You have to look back to his second year to find stats that are comparable to the ones he has put together for the Lakers this season. He has the ability to dominate on both sides of the court when healthy, scoring 20-plus points, hauling in 14-plus rebounds and two-plus blocks per game the past two seasons.

Once this disastrous season is over, Howard will have time to heal up and get ready to dominate once again next season with a completely clean slate on a team of his choosing. 

And he'll have suitors to compete with the Lakers. There's no doubt about that. 

Howard's father believes he'll re-sign with the Lakers (h/t the Atlanta Constitutional-Journal's Jeff Schultz) and so does his former teammate Rashard Lewis (h/t Fox Sports Florida's Chris Tomasson). 

But don't rule out the Houston Rockets from making a strong push for Howard, even though he wasn't interested in joining them in last year's trade sweepstakes. The addition of James Harden and Jeremy Lin has turned Houston into a legitimate contender, and if Howard were to join, the Rockets would be a formidable force in the West. 

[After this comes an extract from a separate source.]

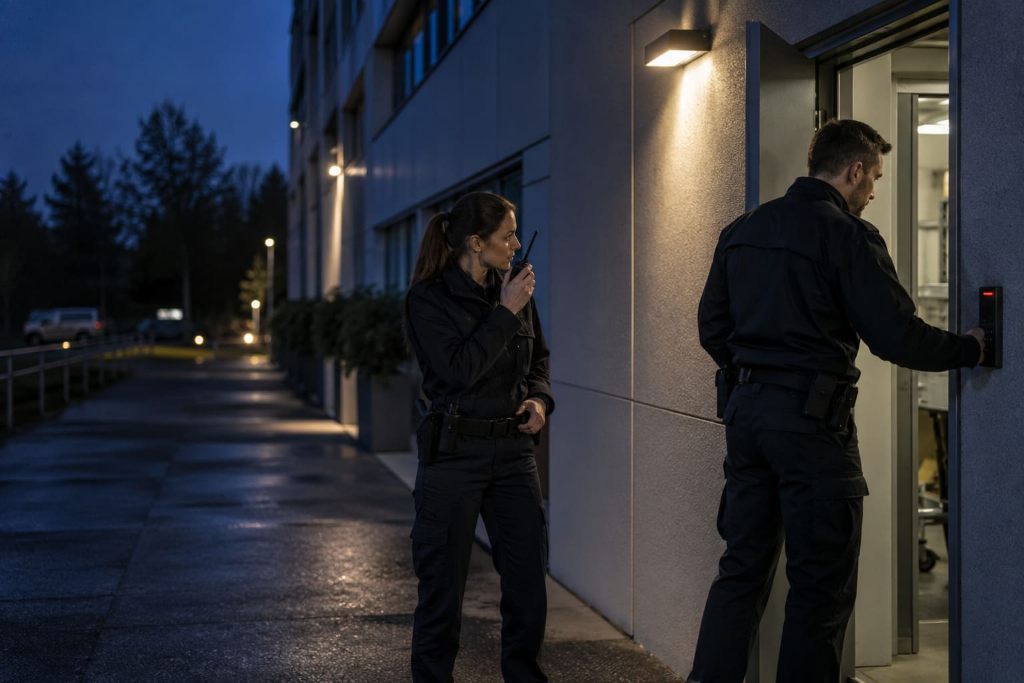Deux agents en intervention de nuit devant l'entrée d'un immeuble de bureaux, l'un en liaison radio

This season with the Lakers has been painful for Howard, for the team and its fans. But don't think for a second that it's going to affect the amount of cheddar the star is going to make after this season comes to a conclusion. 

Howard will be just fine. When he's healthy, there isn't a player in the NBA that can match his productivity on both ends of the court, and he'll get paid as such.

The Lakers, on the other hand...well, that's a story for another day.